CATALDO FORMARO MI HA CHIESTO COSA PENSO DI QUESTA FOTO

Bella statua, vero? Esprime in modo intenso e toccante il dramma e lo straniamento dei nostri emigranti che armati solo di speranza e di una valigia di cartone, sradicati dal proprio mondo ed estranei anche nel nuovo, affrontavano l’ignoto in cerca di un destino migliore.

Ci viene facile commuoverci pensando ai “nostri” emigranti; e infatti, di monumenti all’emigrante ce ne sono un po’ dappertutto, in Italia: basta fare una piccola ricerca su Internet per rendersene conto.

Sarebbe bello se la stessa emozione ci prendesse anche quando gli emigranti non sono “nostri”.

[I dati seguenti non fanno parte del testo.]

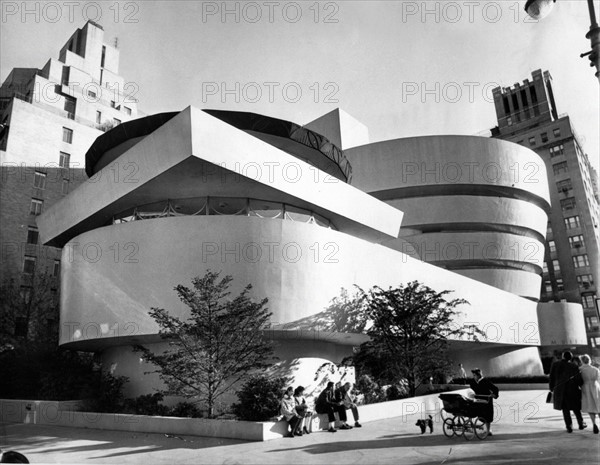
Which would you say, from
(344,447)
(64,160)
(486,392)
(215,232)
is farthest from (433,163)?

Come sempre succede i fatti, fattacci e fatterelli più recenti rubano la scena a quelli che nei giorni precedenti riempivano le pagine e gli schermi. Così il dramma – o farsa, o tragicommedia: fate voi – delle dimissioni presentate e poi ritirate di Ignazio Marino da sindaco di Roma, la querelle sulla bistecca e il salame cancerogeno e la nuova serie di arresti e scandali per corruzione nel pubblico impiego hanno fatto sparire dai giornali di tutti i tipi i reportage sui profughi e i migranti che tuttavia continuano a premere sulle frontiere europee.

Eppure la loro situazione, già tragica durante l’estate, è peggiorata ancora con l’arrivo del freddo; e naufragi, con diecine di morti – fra i quali tanti bambini – continuano a verificarsi nei bracci di mare che separano la Turchia dalla Grecia e la Libia da Lampedusa. Non dovremmo scordarcene. Meno di tutti noi italiani che proprio come quei disgraziati, un tempo neanche tanto lontano, fuggivamo anche noi in cerca di una vita migliore.

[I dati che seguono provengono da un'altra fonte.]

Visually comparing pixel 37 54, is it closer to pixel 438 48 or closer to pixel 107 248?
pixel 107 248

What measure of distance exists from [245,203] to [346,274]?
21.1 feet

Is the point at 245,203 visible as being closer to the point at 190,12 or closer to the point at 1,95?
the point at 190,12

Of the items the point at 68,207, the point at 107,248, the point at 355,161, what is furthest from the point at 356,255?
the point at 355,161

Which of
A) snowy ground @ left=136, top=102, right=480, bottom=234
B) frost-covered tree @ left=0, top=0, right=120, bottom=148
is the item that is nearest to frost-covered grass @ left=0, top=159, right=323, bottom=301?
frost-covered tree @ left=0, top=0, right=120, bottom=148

In realtà la condizione dei nostri emigranti era migliore: non scappavano, loro dalla guerra. Oggi sarebbero giudicati “migranti economici”, non “profughi”: e i Paesi sui quali si sono riversati (USA, Argentina, Francia, Germania, Svizzera, Belgio, Gran Bretagna), codici ONU alla mano, li potrebbero tranquillamente rimandare indietro, come ora tutti facciamo con i poveracci che scappano dal loro Paese “solo” perché hanno fame, e non hanno avuto la casa bombardata o qualche parente ammazzato dal Jihadista di turno.

Sarà che entrambi i miei figli per trovarsi un lavoro all’altezza delle loro ambizioni e qualifiche hanno dovuto andarsene dall’Italia, e che due miei zii (un fratello di mio padre e uno di mia madre) sono stati anch’essi emigranti, ma io questa differenza non la vedo.

D’accordo: i problemi che questi esodi provocano sono enormi. Ma ben più gravi sono i problemi dai quali tutta quella gente sta scappando.

D’accordo: fra le migliaia di fuggiaschi si nasconde sicuramente qualche cattivo soggetto. Ma ce n’erano anche fra i nostri: vi ricordate di Al Capone, Lucky Luciano, i Gambino e i tanti altri padrini italo-americani?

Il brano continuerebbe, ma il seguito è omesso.